==== Selected passage ====

Project Details

A doctoral thesis completed in 2014, undertaken by Kelby Smith-Han, University of Otago, to investigate how undergraduate medical students’ conceptualised general practice as a discipline along with practising as a general practitioner.

Aims: 

The main aims of the research were to:

  • understand the influence that undergraduate medical education and training have on graduates, with specific reference to General Practice
  • identify solutions to the longstanding workforce shortages for General Practice.

Methodology: 

The research used a qualitative approach involving:

  • a review of the literature
  • interviews with a total of 40 medical students in their first and last years of medical school exploring how students conceptualise their discipline, the provision of health-care within their discipline, and what ‘being a doctor’ means to them within the context of their discipline.

Team

university of otago

Kelby Smith-Han

Researcher

University of Otago

Status

Completed

Funding

$75,000.00 (excl GST)

$75,000.00 National Project Fund

Key Findings

The key findings from the research included:

  • The analysis of the results identified three critical areas that influenced students’ conceptualisation of general practice and being a general practitioner. These areas were the dominance of biomedicine, the mechanisms that excluded general practice from being regarded as a specialty, and the mechanisms exercised that are involved in perpetuating general practice as being poorly valued.

==== Data extract ====

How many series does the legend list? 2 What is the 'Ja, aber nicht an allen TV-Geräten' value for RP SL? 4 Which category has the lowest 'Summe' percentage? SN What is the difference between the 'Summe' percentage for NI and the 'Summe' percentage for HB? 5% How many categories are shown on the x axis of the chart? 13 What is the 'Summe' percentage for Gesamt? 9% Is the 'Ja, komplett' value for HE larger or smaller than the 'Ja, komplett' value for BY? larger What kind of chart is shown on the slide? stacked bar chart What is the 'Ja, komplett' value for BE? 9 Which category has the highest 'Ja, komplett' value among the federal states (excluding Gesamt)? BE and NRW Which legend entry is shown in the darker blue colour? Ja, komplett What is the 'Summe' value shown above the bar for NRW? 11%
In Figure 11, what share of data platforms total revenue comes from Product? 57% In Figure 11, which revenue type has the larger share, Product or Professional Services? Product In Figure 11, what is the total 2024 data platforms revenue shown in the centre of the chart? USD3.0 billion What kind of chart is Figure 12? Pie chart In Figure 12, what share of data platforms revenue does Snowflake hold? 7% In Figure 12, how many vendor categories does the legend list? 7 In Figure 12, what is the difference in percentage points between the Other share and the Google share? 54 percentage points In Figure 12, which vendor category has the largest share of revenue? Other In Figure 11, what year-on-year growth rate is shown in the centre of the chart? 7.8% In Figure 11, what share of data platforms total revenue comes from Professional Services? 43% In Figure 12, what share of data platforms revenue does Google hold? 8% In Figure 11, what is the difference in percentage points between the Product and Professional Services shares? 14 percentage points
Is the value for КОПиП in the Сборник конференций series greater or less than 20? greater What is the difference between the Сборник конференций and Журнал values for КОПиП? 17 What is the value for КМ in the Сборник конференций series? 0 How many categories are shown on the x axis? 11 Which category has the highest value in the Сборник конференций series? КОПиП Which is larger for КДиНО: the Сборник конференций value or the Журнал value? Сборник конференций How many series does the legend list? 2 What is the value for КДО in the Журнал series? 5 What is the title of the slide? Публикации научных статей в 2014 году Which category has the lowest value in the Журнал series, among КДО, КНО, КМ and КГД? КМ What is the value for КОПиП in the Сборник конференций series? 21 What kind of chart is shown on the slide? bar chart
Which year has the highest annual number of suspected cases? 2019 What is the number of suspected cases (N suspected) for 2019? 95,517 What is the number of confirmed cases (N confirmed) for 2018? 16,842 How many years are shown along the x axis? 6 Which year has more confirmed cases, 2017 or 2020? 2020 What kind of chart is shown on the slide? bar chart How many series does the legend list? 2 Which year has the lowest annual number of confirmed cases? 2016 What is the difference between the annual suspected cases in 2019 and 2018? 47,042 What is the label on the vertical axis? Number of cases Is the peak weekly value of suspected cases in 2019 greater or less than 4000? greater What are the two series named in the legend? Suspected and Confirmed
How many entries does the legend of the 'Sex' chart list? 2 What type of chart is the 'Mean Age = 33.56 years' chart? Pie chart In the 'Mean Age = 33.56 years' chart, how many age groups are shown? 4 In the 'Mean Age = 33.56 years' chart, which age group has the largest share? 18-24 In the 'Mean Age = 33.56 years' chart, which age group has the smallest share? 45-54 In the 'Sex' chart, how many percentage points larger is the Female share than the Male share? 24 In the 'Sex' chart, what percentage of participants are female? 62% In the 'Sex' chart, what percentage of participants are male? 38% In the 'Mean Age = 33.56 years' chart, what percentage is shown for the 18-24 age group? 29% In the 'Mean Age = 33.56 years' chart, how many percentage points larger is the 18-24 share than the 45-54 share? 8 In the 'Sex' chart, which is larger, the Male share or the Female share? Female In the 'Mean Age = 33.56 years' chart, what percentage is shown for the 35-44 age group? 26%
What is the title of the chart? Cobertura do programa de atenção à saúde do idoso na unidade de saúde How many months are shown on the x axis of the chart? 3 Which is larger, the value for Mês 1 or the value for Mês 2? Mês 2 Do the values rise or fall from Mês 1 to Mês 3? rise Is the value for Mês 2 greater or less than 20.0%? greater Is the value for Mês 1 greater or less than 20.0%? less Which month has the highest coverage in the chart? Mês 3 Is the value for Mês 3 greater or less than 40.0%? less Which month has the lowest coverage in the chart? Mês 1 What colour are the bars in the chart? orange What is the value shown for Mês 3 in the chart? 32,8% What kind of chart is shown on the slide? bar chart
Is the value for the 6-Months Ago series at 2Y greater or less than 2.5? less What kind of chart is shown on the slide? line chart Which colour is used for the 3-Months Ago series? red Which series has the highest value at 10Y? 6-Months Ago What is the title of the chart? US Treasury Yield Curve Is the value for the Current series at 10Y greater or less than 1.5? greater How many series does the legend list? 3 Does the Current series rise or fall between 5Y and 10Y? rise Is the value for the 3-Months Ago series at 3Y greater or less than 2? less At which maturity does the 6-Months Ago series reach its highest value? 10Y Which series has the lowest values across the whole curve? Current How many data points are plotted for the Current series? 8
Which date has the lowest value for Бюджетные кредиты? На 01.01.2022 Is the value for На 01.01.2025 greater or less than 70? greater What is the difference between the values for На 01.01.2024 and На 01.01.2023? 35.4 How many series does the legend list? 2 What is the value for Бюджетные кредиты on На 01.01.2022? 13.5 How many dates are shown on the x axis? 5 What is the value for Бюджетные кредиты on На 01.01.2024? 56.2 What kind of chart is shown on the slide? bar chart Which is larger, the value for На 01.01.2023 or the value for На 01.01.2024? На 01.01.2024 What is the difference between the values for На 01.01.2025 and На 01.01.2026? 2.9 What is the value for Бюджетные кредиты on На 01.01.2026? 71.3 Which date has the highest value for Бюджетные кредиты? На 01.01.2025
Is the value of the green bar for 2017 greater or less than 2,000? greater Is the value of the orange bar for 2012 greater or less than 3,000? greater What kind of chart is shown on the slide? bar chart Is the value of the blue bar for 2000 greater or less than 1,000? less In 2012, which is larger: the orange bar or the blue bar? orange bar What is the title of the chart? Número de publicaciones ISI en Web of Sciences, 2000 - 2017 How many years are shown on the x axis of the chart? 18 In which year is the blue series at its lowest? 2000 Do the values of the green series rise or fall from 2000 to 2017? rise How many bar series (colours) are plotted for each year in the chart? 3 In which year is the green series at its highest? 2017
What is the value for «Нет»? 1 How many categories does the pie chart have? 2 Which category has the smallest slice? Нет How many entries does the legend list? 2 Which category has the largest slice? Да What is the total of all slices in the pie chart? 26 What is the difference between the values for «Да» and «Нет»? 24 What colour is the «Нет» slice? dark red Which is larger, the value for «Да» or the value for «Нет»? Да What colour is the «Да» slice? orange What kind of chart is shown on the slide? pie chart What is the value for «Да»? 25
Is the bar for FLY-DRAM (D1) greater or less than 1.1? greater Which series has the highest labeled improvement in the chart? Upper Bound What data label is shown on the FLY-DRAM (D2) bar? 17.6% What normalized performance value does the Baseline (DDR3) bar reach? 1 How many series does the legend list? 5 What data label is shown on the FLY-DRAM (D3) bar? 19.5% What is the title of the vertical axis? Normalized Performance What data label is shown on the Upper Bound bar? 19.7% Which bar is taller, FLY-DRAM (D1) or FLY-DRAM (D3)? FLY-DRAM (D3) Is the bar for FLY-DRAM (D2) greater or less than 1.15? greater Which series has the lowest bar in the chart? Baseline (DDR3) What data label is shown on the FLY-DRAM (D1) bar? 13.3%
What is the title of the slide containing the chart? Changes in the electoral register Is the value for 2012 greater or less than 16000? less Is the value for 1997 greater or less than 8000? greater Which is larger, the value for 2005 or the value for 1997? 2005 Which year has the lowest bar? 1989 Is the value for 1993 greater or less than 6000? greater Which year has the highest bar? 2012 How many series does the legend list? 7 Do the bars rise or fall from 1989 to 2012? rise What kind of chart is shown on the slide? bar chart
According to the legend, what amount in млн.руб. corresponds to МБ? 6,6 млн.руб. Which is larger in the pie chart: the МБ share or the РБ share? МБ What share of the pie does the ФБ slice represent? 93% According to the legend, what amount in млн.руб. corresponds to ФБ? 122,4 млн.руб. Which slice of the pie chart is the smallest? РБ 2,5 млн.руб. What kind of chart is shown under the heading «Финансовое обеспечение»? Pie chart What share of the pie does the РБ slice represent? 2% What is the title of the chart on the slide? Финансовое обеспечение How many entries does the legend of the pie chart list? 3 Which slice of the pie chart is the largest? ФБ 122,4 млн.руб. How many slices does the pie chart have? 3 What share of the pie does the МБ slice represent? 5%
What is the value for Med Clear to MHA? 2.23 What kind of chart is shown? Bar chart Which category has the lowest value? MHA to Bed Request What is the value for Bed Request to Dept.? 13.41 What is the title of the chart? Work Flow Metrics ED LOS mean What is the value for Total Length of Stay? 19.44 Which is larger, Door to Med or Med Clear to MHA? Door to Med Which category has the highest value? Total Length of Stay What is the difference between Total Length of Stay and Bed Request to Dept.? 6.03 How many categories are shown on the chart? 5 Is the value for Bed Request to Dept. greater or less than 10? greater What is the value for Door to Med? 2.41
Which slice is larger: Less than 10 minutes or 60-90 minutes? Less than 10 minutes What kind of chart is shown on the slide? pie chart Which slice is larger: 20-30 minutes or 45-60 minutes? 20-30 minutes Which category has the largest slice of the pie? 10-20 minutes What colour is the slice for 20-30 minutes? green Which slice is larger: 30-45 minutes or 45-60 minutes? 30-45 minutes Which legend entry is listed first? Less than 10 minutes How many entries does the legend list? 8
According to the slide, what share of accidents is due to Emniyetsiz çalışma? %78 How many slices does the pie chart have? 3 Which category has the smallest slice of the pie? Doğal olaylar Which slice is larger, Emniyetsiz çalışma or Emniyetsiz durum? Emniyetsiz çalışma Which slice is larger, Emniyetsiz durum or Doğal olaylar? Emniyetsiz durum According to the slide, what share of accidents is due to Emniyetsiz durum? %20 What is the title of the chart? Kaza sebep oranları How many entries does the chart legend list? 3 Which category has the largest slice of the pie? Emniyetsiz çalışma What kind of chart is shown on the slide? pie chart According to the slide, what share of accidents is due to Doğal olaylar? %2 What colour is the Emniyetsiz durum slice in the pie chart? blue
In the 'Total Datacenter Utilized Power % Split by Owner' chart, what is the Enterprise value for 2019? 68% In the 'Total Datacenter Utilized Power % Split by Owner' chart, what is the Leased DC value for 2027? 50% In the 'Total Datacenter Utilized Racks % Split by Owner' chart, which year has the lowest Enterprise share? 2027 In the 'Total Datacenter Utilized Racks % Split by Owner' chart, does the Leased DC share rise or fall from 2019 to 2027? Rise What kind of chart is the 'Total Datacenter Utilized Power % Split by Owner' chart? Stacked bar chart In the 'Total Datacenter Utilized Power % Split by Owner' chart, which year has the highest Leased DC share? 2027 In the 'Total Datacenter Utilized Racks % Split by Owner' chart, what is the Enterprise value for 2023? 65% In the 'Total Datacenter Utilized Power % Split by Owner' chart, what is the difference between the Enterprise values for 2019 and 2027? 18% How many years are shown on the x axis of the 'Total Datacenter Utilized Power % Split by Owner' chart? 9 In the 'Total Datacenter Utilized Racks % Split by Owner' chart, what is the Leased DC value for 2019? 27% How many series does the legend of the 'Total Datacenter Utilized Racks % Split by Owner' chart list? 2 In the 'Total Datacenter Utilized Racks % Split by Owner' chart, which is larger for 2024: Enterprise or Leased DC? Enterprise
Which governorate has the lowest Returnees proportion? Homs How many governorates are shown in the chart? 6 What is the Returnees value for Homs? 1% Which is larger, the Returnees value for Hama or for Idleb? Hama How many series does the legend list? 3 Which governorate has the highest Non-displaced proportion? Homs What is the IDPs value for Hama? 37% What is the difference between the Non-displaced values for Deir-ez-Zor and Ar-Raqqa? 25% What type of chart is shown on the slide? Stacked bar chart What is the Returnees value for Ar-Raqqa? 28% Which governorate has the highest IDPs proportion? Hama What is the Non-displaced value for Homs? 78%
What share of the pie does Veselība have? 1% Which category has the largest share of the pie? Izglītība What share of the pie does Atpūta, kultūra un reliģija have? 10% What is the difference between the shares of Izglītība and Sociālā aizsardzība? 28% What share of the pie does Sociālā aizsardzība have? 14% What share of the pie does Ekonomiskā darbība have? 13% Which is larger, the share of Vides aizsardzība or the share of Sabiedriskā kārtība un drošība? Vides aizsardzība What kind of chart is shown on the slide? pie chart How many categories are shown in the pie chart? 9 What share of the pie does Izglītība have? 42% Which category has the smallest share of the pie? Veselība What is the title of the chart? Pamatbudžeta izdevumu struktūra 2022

====

■ Exercise details:
Reproduce the project description word for word, between "The main aims" and "of their discipline.", inclusive.

■ Your response:
The main aims of the research were to:

  • understand the influence that undergraduate medical education and training have on graduates, with specific reference to General Practice
  • identify solutions to the longstanding workforce shortages for General Practice.

Methodology: 

The research used a qualitative approach involving:

  • a review of the literature
  • interviews with a total of 40 medical students in their first and last years of medical school exploring how students conceptualise their discipline, the provision of health-care within their discipline, and what ‘being a doctor’ means to them within the context of their discipline.